SET PROBLEM:
Rewrite each of the entries below, changing every "camera" to "viewer" and leaving everything else unchanged.

DATASET RECORDS:
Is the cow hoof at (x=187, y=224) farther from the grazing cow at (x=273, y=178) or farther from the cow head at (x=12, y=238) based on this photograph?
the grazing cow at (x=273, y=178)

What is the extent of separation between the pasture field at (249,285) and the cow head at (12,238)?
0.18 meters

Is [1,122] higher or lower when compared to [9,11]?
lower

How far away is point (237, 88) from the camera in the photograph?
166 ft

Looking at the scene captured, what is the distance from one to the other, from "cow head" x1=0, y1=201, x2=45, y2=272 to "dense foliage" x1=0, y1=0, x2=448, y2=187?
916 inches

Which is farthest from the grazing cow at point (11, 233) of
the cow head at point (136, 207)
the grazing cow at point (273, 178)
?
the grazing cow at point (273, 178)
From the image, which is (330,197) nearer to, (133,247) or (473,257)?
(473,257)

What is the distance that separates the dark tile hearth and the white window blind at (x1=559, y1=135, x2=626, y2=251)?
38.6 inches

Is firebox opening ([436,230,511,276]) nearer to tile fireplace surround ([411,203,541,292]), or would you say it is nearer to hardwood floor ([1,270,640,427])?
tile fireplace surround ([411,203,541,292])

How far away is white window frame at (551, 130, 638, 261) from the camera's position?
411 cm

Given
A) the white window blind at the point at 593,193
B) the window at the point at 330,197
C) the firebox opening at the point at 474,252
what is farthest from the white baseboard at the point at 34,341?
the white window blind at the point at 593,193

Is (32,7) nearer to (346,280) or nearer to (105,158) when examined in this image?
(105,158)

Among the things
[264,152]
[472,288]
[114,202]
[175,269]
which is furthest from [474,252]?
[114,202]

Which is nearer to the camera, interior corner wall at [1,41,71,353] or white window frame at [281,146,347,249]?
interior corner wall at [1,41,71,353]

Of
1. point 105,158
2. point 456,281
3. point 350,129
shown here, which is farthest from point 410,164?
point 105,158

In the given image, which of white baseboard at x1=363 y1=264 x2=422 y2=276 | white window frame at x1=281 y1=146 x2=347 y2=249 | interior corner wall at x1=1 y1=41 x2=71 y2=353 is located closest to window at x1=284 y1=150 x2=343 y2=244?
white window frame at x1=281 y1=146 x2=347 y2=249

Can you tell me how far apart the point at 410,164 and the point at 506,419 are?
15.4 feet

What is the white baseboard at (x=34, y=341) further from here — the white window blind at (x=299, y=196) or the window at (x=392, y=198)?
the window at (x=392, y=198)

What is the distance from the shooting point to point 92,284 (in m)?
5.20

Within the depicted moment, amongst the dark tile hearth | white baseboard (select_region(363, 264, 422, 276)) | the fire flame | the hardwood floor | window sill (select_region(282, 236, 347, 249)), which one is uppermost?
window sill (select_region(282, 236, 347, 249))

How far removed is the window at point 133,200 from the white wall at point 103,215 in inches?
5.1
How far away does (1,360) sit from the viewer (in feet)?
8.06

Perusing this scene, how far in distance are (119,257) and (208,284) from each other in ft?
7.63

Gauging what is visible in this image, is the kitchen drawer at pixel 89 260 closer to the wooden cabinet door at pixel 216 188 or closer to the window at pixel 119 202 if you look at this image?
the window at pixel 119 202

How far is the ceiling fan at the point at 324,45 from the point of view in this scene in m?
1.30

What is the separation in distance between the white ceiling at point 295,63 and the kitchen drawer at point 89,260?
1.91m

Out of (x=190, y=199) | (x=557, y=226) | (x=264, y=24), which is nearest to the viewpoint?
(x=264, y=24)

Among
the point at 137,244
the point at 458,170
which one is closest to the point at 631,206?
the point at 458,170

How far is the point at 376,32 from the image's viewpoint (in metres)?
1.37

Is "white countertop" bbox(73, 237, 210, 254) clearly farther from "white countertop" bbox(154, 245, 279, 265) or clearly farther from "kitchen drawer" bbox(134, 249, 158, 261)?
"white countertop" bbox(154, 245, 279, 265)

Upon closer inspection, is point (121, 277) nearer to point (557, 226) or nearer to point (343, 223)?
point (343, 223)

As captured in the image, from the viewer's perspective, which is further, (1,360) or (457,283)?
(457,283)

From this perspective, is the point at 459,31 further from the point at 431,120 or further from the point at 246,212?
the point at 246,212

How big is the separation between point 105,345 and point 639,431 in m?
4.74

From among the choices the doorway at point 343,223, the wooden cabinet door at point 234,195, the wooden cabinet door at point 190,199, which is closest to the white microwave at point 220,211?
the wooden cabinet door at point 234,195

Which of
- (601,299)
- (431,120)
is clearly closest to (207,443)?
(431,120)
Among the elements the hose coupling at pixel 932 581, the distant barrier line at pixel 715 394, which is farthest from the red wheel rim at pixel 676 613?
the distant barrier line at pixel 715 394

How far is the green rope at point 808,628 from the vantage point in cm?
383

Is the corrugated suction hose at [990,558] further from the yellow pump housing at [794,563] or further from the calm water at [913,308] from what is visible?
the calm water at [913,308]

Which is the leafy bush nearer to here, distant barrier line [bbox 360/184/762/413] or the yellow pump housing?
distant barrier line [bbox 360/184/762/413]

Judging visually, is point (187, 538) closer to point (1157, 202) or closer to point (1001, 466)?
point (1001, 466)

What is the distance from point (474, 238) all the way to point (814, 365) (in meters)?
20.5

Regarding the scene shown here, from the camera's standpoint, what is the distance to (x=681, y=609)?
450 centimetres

ANSWER:
Is the cow hoof at (x=187, y=224) farther from the grazing cow at (x=273, y=178) or farther from the cow head at (x=12, y=238) based on this photograph?
the grazing cow at (x=273, y=178)

What is the extent of separation between the pasture field at (249,285) and the cow head at (12,238)?
0.18 meters

Is [1,122] higher or lower when compared to [9,11]?
lower

How far away is point (237, 88) from the viewer in the photograph?
166 ft

Looking at the scene captured, what is the distance from one to the other, from "cow head" x1=0, y1=201, x2=45, y2=272 to "dense foliage" x1=0, y1=0, x2=448, y2=187?
916 inches

Which is farthest from the grazing cow at point (11, 233) of
the cow head at point (136, 207)
the grazing cow at point (273, 178)
?
the grazing cow at point (273, 178)
From the image, which is (330,197) nearer to, (133,247) or (473,257)?
(473,257)

What is the distance that separates the dark tile hearth and the white window blind at (x1=559, y1=135, x2=626, y2=251)?
38.6 inches

Is firebox opening ([436,230,511,276]) nearer to tile fireplace surround ([411,203,541,292]), or would you say it is nearer to hardwood floor ([1,270,640,427])?
tile fireplace surround ([411,203,541,292])

How far away is white window frame at (551, 130, 638, 261) from the viewer's position?
411 cm

Given
A) the white window blind at the point at 593,193
B) the window at the point at 330,197
C) the firebox opening at the point at 474,252
what is farthest from the white baseboard at the point at 34,341?
the white window blind at the point at 593,193

Is (32,7) nearer to (346,280) or nearer to (105,158) when examined in this image?
(105,158)

Among the things
[264,152]
[472,288]
[114,202]
[175,269]
which is furthest from [474,252]?
[114,202]

Which is nearer to the viewer, interior corner wall at [1,41,71,353] or white window frame at [281,146,347,249]?
interior corner wall at [1,41,71,353]

Of
1. point 105,158
2. point 456,281
3. point 350,129
shown here, which is farthest from point 410,164?
point 105,158

In the given image, which of white baseboard at x1=363 y1=264 x2=422 y2=276 | white window frame at x1=281 y1=146 x2=347 y2=249 | interior corner wall at x1=1 y1=41 x2=71 y2=353 is located closest to window at x1=284 y1=150 x2=343 y2=244?
white window frame at x1=281 y1=146 x2=347 y2=249

Can you tell me how far apart the point at 410,164 and the point at 506,419 are?
15.4 feet

What is the white baseboard at (x=34, y=341) further from here — the white window blind at (x=299, y=196) or the window at (x=392, y=198)?
the window at (x=392, y=198)

What is the distance from the shooting point to point 92,284 (in m)?
5.20

Within the depicted moment, amongst the dark tile hearth | white baseboard (select_region(363, 264, 422, 276)) | the fire flame | the hardwood floor | window sill (select_region(282, 236, 347, 249)), which one is uppermost?
window sill (select_region(282, 236, 347, 249))

How far removed is the window at point 133,200 from the white wall at point 103,215 in inches?
5.1
How far away does (1,360) sit from the viewer (in feet)?
8.06

Perusing this scene, how far in distance are (119,257) and (208,284) from each other in ft?
7.63

Gauging what is visible in this image, is the kitchen drawer at pixel 89 260 closer to the wooden cabinet door at pixel 216 188 or closer to the window at pixel 119 202 if you look at this image?
the window at pixel 119 202

How far is the ceiling fan at the point at 324,45 from the point of view in this scene in m?
1.30

What is the separation in distance between the white ceiling at point 295,63 and the kitchen drawer at point 89,260?
1.91m

Out of (x=190, y=199) | (x=557, y=226) | (x=264, y=24), which is nearest to the viewpoint?
(x=264, y=24)

Among
the point at 137,244
the point at 458,170
which one is closest to the point at 631,206?
the point at 458,170

How far is the point at 376,32 from the image's viewpoint (in metres)?
1.37

Is "white countertop" bbox(73, 237, 210, 254) clearly farther from "white countertop" bbox(154, 245, 279, 265) or clearly farther from "kitchen drawer" bbox(134, 249, 158, 261)?
"white countertop" bbox(154, 245, 279, 265)

Upon closer inspection, is point (121, 277) nearer to point (557, 226) or nearer to point (343, 223)?
point (343, 223)

As captured in the image, from the viewer's perspective, which is further, (1,360) or (457,283)?
(457,283)

From this perspective, is the point at 459,31 further from the point at 431,120 or further from the point at 246,212?
the point at 246,212

How big is the separation between point 105,345 and point 639,431 in m?
4.74

From among the choices the doorway at point 343,223, the wooden cabinet door at point 234,195, the wooden cabinet door at point 190,199, which is closest to the white microwave at point 220,211?
the wooden cabinet door at point 234,195

Which of
- (601,299)
- (431,120)
is clearly closest to (207,443)?
(431,120)
Among the elements the hose coupling at pixel 932 581, the distant barrier line at pixel 715 394, which is farthest from the red wheel rim at pixel 676 613?
the distant barrier line at pixel 715 394

How far is the green rope at point 808,628 from the vantage point in cm?
383

Is the corrugated suction hose at [990,558] further from the yellow pump housing at [794,563] or further from the calm water at [913,308] from what is visible?
the calm water at [913,308]

Which is the leafy bush nearer to here, distant barrier line [bbox 360/184/762/413] or the yellow pump housing?
distant barrier line [bbox 360/184/762/413]

Judging visually, is point (187, 538) closer to point (1157, 202) or closer to point (1001, 466)?
point (1001, 466)

What is the distance from point (474, 238) all the way to point (814, 365) (in meters)?
20.5

Regarding the scene shown here, from the viewer's standpoint, what is the distance to (x=681, y=609)?
450 centimetres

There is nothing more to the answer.